If Digital History is “using new technologies to enhance research and teaching,” as the excellent website from the University of Houston puts it, then African American history is being well-served digitally. In honor of African American History month, I survey here one enormous and useful website that gives us all access to a very wide variety of materials.
Together, The Library of Congress, National Archives and Records Administration, National Endowment for the Humanities, National Gallery of Art, National Park Service, Smithsonian Institution and United States Holocaust Memorial Museum have constructed a wonderful site here for African American History Month, to “join in paying tribute to the generations of African Americans who struggled with adversity to achieve full citizenship in American society.”
This year’s theme, chosen by the Association for the Study of African American Life and History, is Black Women in American Culture and History. But the sources available on this extensive website don’t seem to focus on women (maybe we have to wait until Women’s History Month in March for that). But the offerings are wide ranging: texts, podcasts, photographs, and videos of everything from Art and Baseball to poet Yusef Komunyakaa and writer Zora Neale Hurston.
One of the things I like best about this website is that each link makes it possible to learn a little about a subject and move on or to learn much more by following links deeper into the public digital offerings of each of these great institution’s holdings.
In this blog post I can only scratch the surface of this rich site.
Beginning with the homepage, links will take you to a handful of featured collections including the Library of Congress’s collection of Carl Van Vechten’s photographs of people connected with the Harlem Renaissance and to the National Museum of African American History and Culture’s current exhibition on slavery at Jefferson’s Monticello. It also has a link to the National Park Service’s online exhibit about the Tuskegee Airmen.
The largest subsection linked from the homepage is list of Exhibits and Collections, where links will take you to collections in the Library of Congress, The National Archives, The National Park Service, and the Smithsonian. Some of these are themselves quite extensive. Under “Culture and Folklife”, one collection from the Library of Congress, links to an exhibit, “African American Odyssey: A Quest for Full Citizenship,” that includes dozens of full text books, including Phyllis Wheatley’s 1773 poems, an 800-page book on the Underground Railroad, several fugitives accounts of escape, recapture & re-escape, a number of works on the slave trade and slave revolts, songs and photographs from the abolitionist movement; photographs and newspaper articles dominate the twentieth-century section of the site. Each item can be easily followed into the Library of Congress collections for similar or related items. The African American Odyssey page also includes links to deep collections on Frederick Douglass, Jackie Robinson, Slave Narratives from the Federal Writers’ Project, African American pamphlets from the 1820s-1909, and the 18-19c history of Slaves’ experiences with the courts. And that is just one page in one section of the African American Odyssey.
This site now gives us access to hundreds of early sound recordings (and related photos and print materials). My favorite example (one of ten collections listed for African American History Month) is “‘Now What a Time’: Blues, Gospel and the Fort Valley Music Festivals, 1938-43.” Listen, for example, to Sonny Chestain playing “Po’ Boy, Long Way from Home.” Or listen and look through the “John and Ruby Lomax 1939 Southern States Recording Trip,” which Karl Miller discussed in his feature last month here on NEP. Here is Aunt Mollie MacDonald singing (and clapping) “Rosie.” That’s Mollie on the right in this fuzzy photo.

■ PROBLEM DETAILS
Write the next part of the blog post on the African American History Month website, starting right after its last sentence. The listing that comes next is separate material and has no connection to the blog post on the African American History Month website.

■ RECORDS SHOWN

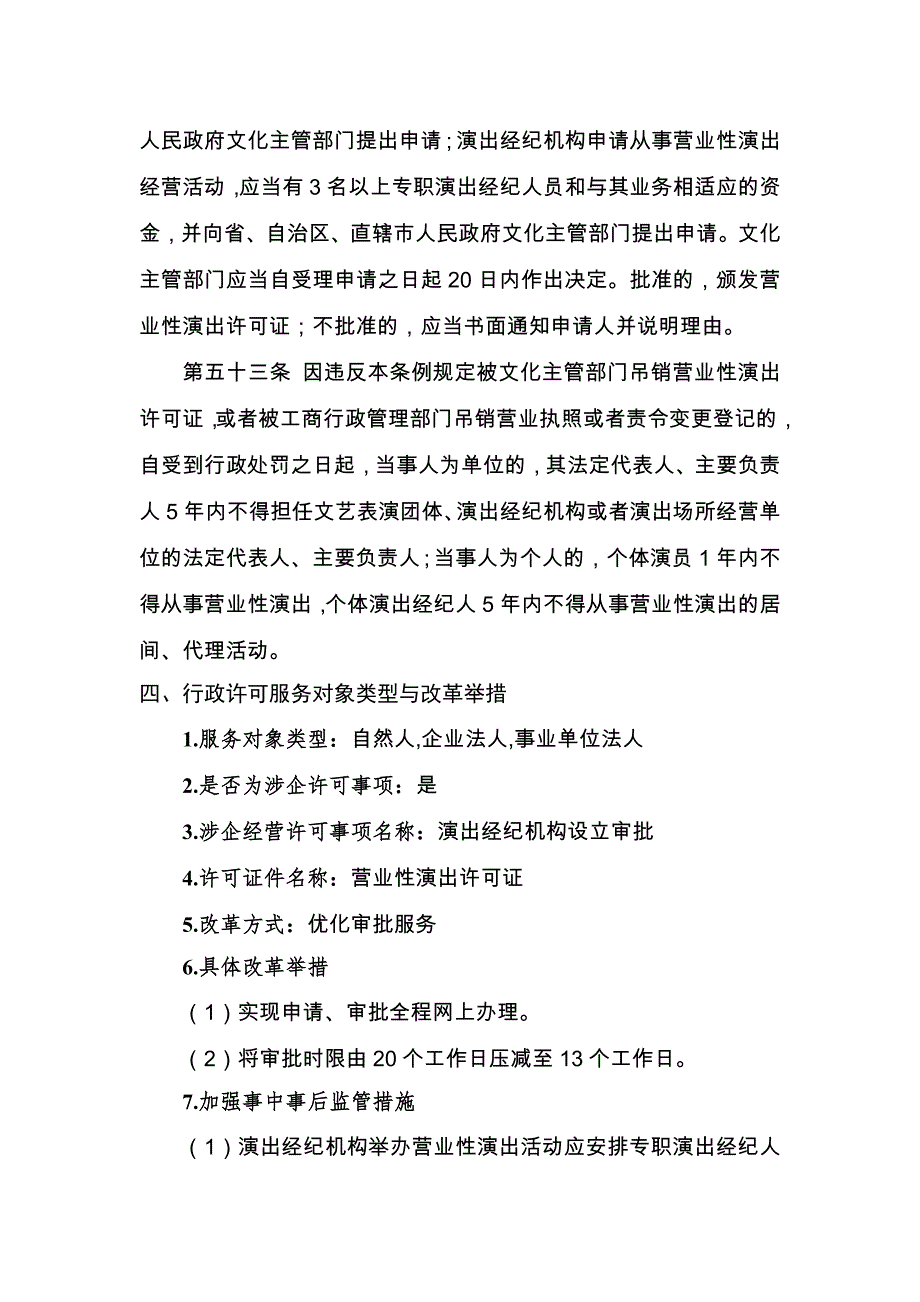 人民政府文化主管部门提出申请；演出经纪机构申请从事营业性演出经营活动，应当有 3 名以上专职演出经纪人员和与其业务相适应的资金，并向省、自治区、直辖市人民政府文化主管部门提出申请。文化主管部门应当自受理申请之日起 20 日内作出决定。批准的，颁发营业性演出许可证；不批准的，应当书面通知申请人并说明理由。

第五十三条 因违反本条例规定被文化主管部门吊销营业性演出许可证，或者被工商行政管理部门吊销营业执照或者责令变更登记的，自受到行政处罚之日起，当事人为单位的，其法定代表人、主要负责人 5 年内不得担任文艺表演团体、演出经纪机构或者演出场所经营单位的法定代表人、主要负责人；当事人为个人的，个体演员 1 年内不得从事营业性演出，个体演出经纪人 5 年内不得从事营业性演出的居间、代理活动。

四、行政许可服务对象类型与改革举措

1.服务对象类型：自然人,企业法人,事业单位法人

2.是否为涉企许可事项：是

3.涉企经营许可事项名称：演出经纪机构设立审批

4.许可证件名称：营业性演出许可证

5.改革方式：优化审批服务

6.具体改革举措

（1）实现申请、审批全程网上办理。

（2）将审批时限由 20 个工作日压减至 13 个工作日。

7.加强事中事后监管措施

（1）演出经纪机构举办营业性演出活动应安排专职演出经纪人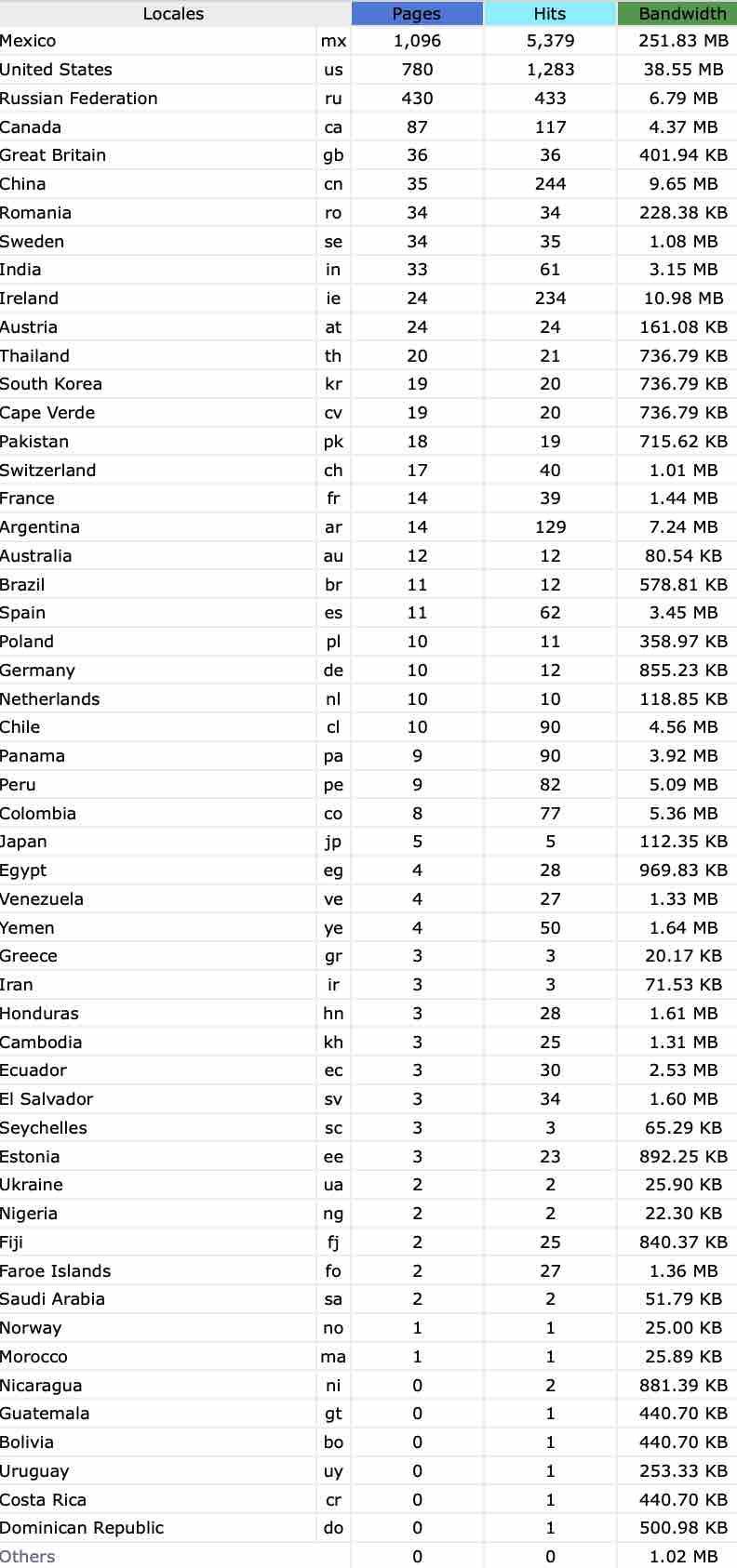 | Locales | | Pages | Hits | Bandwidth |
|---|---|---|---|---|
| Mexico | mx | 1,096 | 5,379 | 251.83 MB |
| United States | us | 780 | 1,283 | 38.55 MB |
| Russian Federation | ru | 430 | 433 | 6.79 MB |
| Canada | ca | 87 | 117 | 4.37 MB |
| Great Britain | gb | 36 | 36 | 401.94 KB |
| China | cn | 35 | 244 | 9.65 MB |
| Romania | ro | 34 | 34 | 228.38 KB |
| Sweden | se | 34 | 35 | 1.08 MB |
| India | in | 33 | 61 | 3.15 MB |
| Ireland | ie | 24 | 234 | 10.98 MB |
| Austria | at | 24 | 24 | 161.08 KB |
| Thailand | th | 20 | 21 | 736.79 KB |
| South Korea | kr | 19 | 20 | 736.79 KB |
| Cape Verde | cv | 19 | 20 | 736.79 KB |
| Pakistan | pk | 18 | 19 | 715.62 KB |
| Switzerland | ch | 17 | 40 | 1.01 MB |
| France | fr | 14 | 39 | 1.44 MB |
| Argentina | ar | 14 | 129 | 7.24 MB |
| Australia | au | 12 | 12 | 80.54 KB |
| Brazil | br | 11 | 12 | 578.81 KB |
| Spain | es | 11 | 62 | 3.45 MB |
| Poland | pl | 10 | 11 | 358.97 KB |
| Germany | de | 10 | 12 | 855.23 KB |
| Netherlands | nl | 10 | 10 | 118.85 KB |
| Chile | cl | 10 | 90 | 4.56 MB |
| Panama | pa | 9 | 90 | 3.92 MB |
| Peru | pe | 9 | 82 | 5.09 MB |
| Colombia | co | 8 | 77 | 5.36 MB |
| Japan | jp | 5 | 5 | 112.35 KB |
| Egypt | eg | 4 | 28 | 969.83 KB |
| Venezuela | ve | 4 | 27 | 1.33 MB |
| Yemen | ye | 4 | 50 | 1.64 MB |
| Greece | gr | 3 | 3 | 20.17 KB |
| Iran | ir | 3 | 3 | 71.53 KB |
| Honduras | hn | 3 | 28 | 1.61 MB |
| Cambodia | kh | 3 | 25 | 1.31 MB |
| Ecuador | ec | 3 | 30 | 2.53 MB |
| El Salvador | sv | 3 | 34 | 1.60 MB |
| Seychelles | sc | 3 | 3 | 65.29 KB |
| Estonia | ee | 3 | 23 | 892.25 KB |
| Ukraine | ua | 2 | 2 | 25.90 KB |
| Nigeria | ng | 2 | 2 | 22.30 KB |
| Fiji | fj | 2 | 25 | 840.37 KB |
| Faroe Islands | fo | 2 | 27 | 1.36 MB |
| Saudi Arabia | sa | 2 | 2 | 51.79 KB |
| Norway | no | 1 | 1 | 25.00 KB |
| Morocco | ma | 1 | 1 | 25.89 KB |
| Nicaragua | ni | 0 | 2 | 881.39 KB |
| Guatemala | gt | 0 | 1 | 440.70 KB |
| Bolivia | bo | 0 | 1 | 440.70 KB |
| Uruguay | uy | 0 | 1 | 253.33 KB |
| Costa Rica | cr | 0 | 1 | 440.70 KB |
| Dominican Republic | do | 0 | 1 | 500.98 KB |
| Others | | 0 | 0 | 1.02 MB |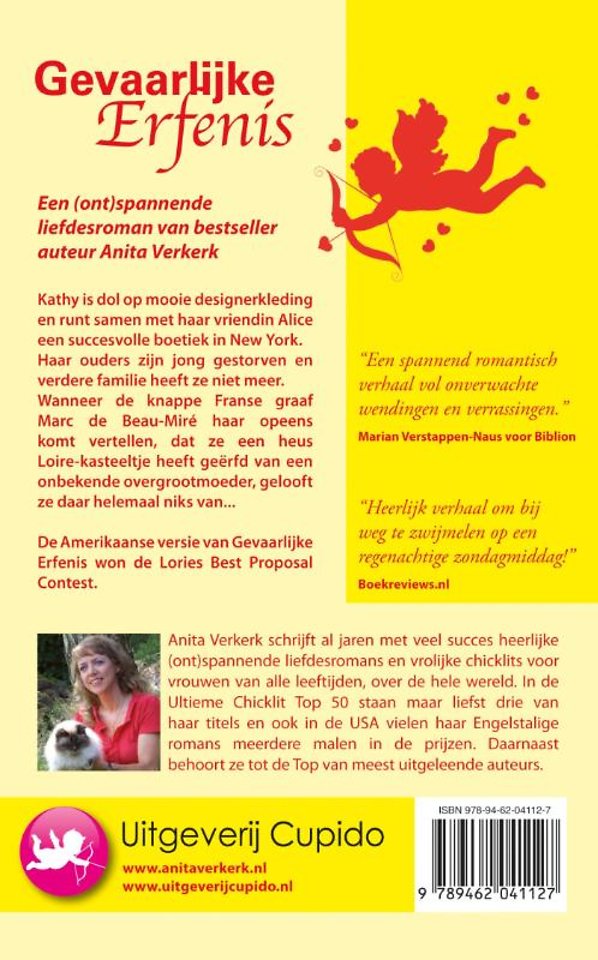 Gevaarlijke
Erfenis

Een (ont)spannende liefdesroman van bestseller auteur Anita Verkerk

Kathy is dol op mooie designerkleding en runt samen met haar vriendin Alice een succesvolle boetiek in New York. Haar ouders zijn jong gestorven en verdere familie heeft ze niet meer. Wanneer de knappe Franse graaf Marc de Beau-Miré haar opeens komt vertellen, dat ze een heus Loire-kasteeltje heeft geërfd van een onbekende overgrootmoeder, gelooft ze daar helemaal niks van...

De Amerikaanse versie van Gevaarlijke Erfenis won de Lories Best Proposal Contest.

"Een spannend romantisch verhaal vol onverwachte wendingen en verrassingen."
Marian Verstappen-Naus voor Biblion

"Heerlijk verhaal om bij weg te zwijmelen op een regenachtige zondagmiddag!"
Boekreviews.nl

Anita Verkerk schrijft al jaren met veel succes heerlijke (ont)spannende liefdesromans en vrolijke chicklits voor vrouwen van alle leeftijden, over de hele wereld. In de Ultieme Chicklit Top 50 staan maar liefst drie van haar titels en ook in de USA vielen haar Engelstalige romans meerdere malen in de prijzen. Daarnaast behoort ze tot de Top van meest uitgeleende auteurs.

Uitgeverij Cupido
www.anitaverkerk.nl
www.uitgeverijcupido.nl

ISBN 978-94-62-04112-7
9 789462 041127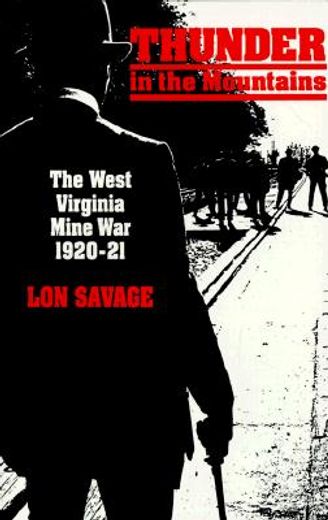 THUNDER
in the Mountains

The West Virginia Mine War 1920-21

LON SAVAGE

■ OUTPUT FOR THIS TASK
There are also eleven portal-links related to the history of slavery. A collection of materials on the transformation of Protestantism and construction of black religious experience from 1780-1925. Six sites on African Americans serving in the military. An exhibit about President Obama taking the oath of office on the Lincoln bible. Twelve sites listed under Culture and Folklife, that range from Florida to Chicago and Ohio and include 62 StoryCorps recordings of present-day interviews. Choosing at random, I listened to James Ransom and Cherie Johnson talking about their neighbor and Sunday School teacher, Miss Divine: “One of the things you prayed for, if you were in Miss Divine’s class, was ‘Lord, please let me get old enough, to get out of this class.’”
And even after all we’ve known and read and heard and watched about the impact of Hurricane Katrina, listening to Antoinette Franklin and Iriel Franklin talking about the strong women in their family brought me to tears.
Another fascinating set of sources is the collection of “First-Person Narratives of the American South, 1860-1920”, which includes more than a hundred diaries, autobiographies, memoirs, travel accounts, and ex-slave narratives, all scanned and easily readable right on the site. The travel accounts alone range from an AME Bishop’s voyage to Sierra Leone and Liberia in 1893, to the account of a young white woman, coming of age during the Civil War and moving through Mexico to Cuba where her family recreates the planation life they’d known at home.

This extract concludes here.